Accessibility is a long word, and in an industry that loves truncating titles—KFC, BMW, UPS, REI—we need to embrace a11y.
This numeronym (where numbers form an abbreviation) conveys that in between the A and Y of “accessibility,” there are 11 more letters. For many nondisabled people, accessibility can seem like a foreign concept that requires monumental changes; using a11y makes inclusion more approachable, personal and achievable.
This subtle moniker change may help to shift thinking and actions from accessibility as “something another department deals with” to a reframing of how everyone has the power to be an ally across departments and throughout the creative process.
Accessibility is at an all-time high in terms of visibility. But implementation comes down to how agencies and clients interpret it, moving from a marginalized agenda item to a call to action with multifaceted returns.
There are growing opportunities to reach more groups through more accessible pathways, especially since the disability community has grown beyond the physical to include neurodiversity, such as autism, and other cognitive disabilities like dyslexia.
Accessibility as creativity
To truly incorporate accessibility into creativity, the ideative process needs to be realigned, starting with the brief all the way to the production of campaign assets.
For some creative teams, accessible elements such as captions, alt tags or audio descriptions may still be viewed as unimportant and disconnected from the rest of a campaign. With 1 in 4 people in the U.S. and more than a billion people globally disabled, accessibility should be anything but an afterthought.
Done poorly, accessibility as creativity can create ambiguity and cause this massive potential customer base to abandon your brand. Executed optimally, it galvanizes consumers, corporations and media on a global scale. Apple’s “The Greatest,” Amazon’s Accessibility Anthem and Mastercard’s Touch Card commercials are just a few examples that aligned, refined and defined the concept of accessibility as creativity.
Although the advertising industry is still in the initial stages of including immersive audio descriptions and captions, accessibility as creativity is moving beyond the confines of campaigns to innovative product design.
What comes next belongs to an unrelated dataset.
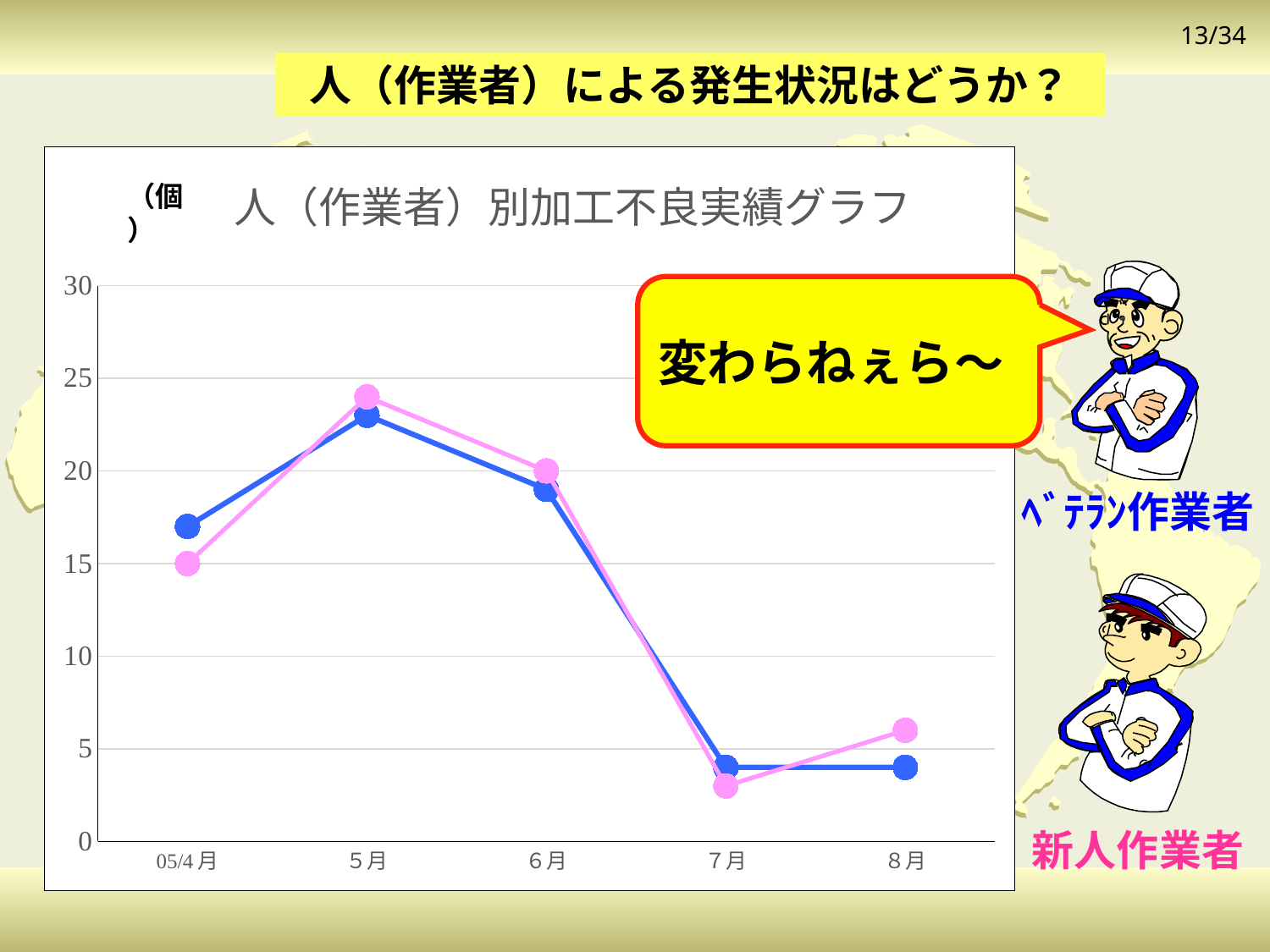
At 05/4月, which line has the higher value, the blue line (ベテラン作業者) or the pink line (新人作業者)? blue line (ベテラン作業者) How many lines (series) are plotted in the chart? 2 What kind of chart is shown on the slide? line chart Is the value of the blue line (ベテラン作業者) at 5月 greater or less than 20? greater What is the value of the pink line (新人作業者) at 05/4月? 15 What is the title of the chart? 人（作業者）別加工不良実績グラフ In which month does the pink line (新人作業者) reach its lowest value? 7月 In which month does the blue line (ベテラン作業者) reach its highest value? 5月 In which month does the pink line (新人作業者) reach its highest value? 5月 How many months are plotted along the x axis of the chart? 5 What is the value of the pink line (新人作業者) at 6月? 20 Is the value of the blue line (ベテラン作業者) at 7月 greater or less than 5? less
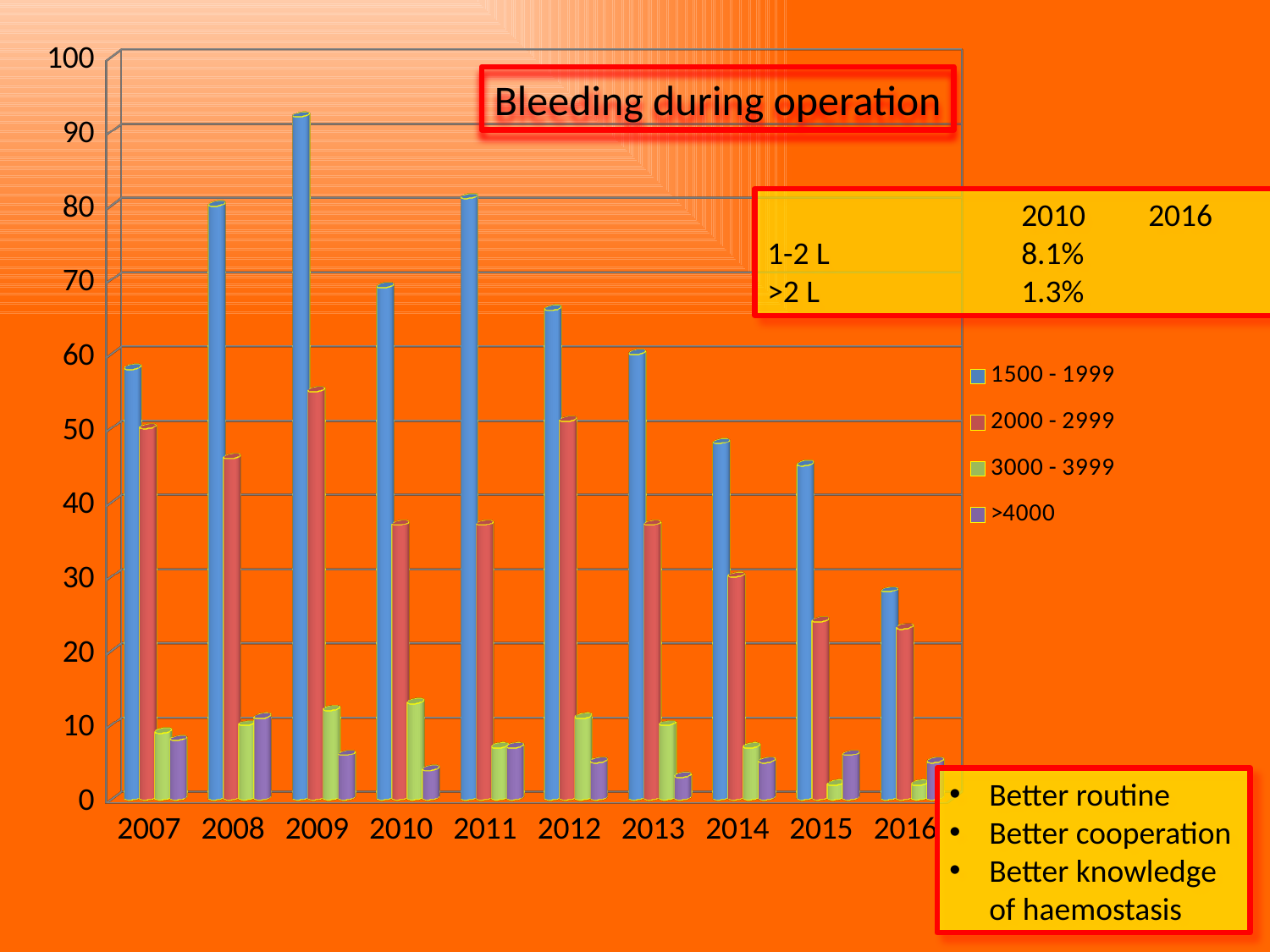
Which is larger in 2008: the 3000 - 3999 series or the 1500 - 1999 series? 1500 - 1999 Is the value for the 1500 - 1999 series in 2016 greater or less than 30? less What is the title of the chart? Bleeding during operation Is the value for the 2000 - 2999 series in 2009 greater or less than 50? greater In which year is the 1500 - 1999 series highest? 2009 What kind of chart is shown on the slide? bar chart Is the value for the 1500 - 1999 series in 2009 greater or less than 90? greater Does the 1500 - 1999 series rise or fall from 2011 to 2016? fall In which year is the 1500 - 1999 series lowest? 2016 How many series does the chart's legend list? 4 How many years are shown along the x axis of the chart? 10 Which is larger in 2012: the 1500 - 1999 series or the 2000 - 2999 series? 1500 - 1999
Disability entrepreneurs and startups, alongside multinational conglomerates, are tapping into accessibility as a differentiator.
Once confined to products found only in pharmacies and medical specialty stores, accessibility as creativity has pushed these items into the mainstream, with disabled consumers and caregivers now able to find a11y products across a range of retailers and categories from clothing to groceries, grooming to makeup.
Apps, connected packaging (which incorporates a digital component like a QR code), artificial intelligence, 3D printing, remote and hybrid work, and online shopping are converging to elevate creativity into networked, ongoing and deeper consumer connections. Some of many brand innovations with an eye to inclusivity include Ikea’s 3D-printed a11y ThisAbles add-ons, Lancome’s Hapta motorized makeup applicator and Microsoft’s adaptive computer accessories.
Accessibility as humanity
Accessibility has, for far too long, been relegated to technical compliance. It is often confined to jargon-filled project phases centering on remediation and risk mitigation.
Those areas are justified, but let us move more conversations and commitments from technical requirements to human-centric innovation. Too often, digital teams consider accessibility at the end of a project, with responsibility falling to the quality assurance team or an outside vendor. This results in websites with minimal and obligatory accessibility features.
Reframing accessibility as humanity will open a new world where experience teams, service designers, social media strategists, creative directors, copywriters and others can imbue inclusive design at each point within a creative process through the final project. Brands will benefit from expanded omnichannel content and more options for creative assets along the customer journey.
For accessibility to effectively span these diverse agency and brand teams, a11y can be achieved through dedicated design training, accessibility leadership and broader involvement from department staff acting as ambassadors of disability knowledge and empathy. Consider opening the co-creation process to include experts among disability communities and occupational therapists who can guide your development team to success.
Accessibility is the foundation and throughline, achieved when each of us commits to being a marketing a11y. After all, creativity and humanity at their best are accessible, welcoming, memorable and inspire action.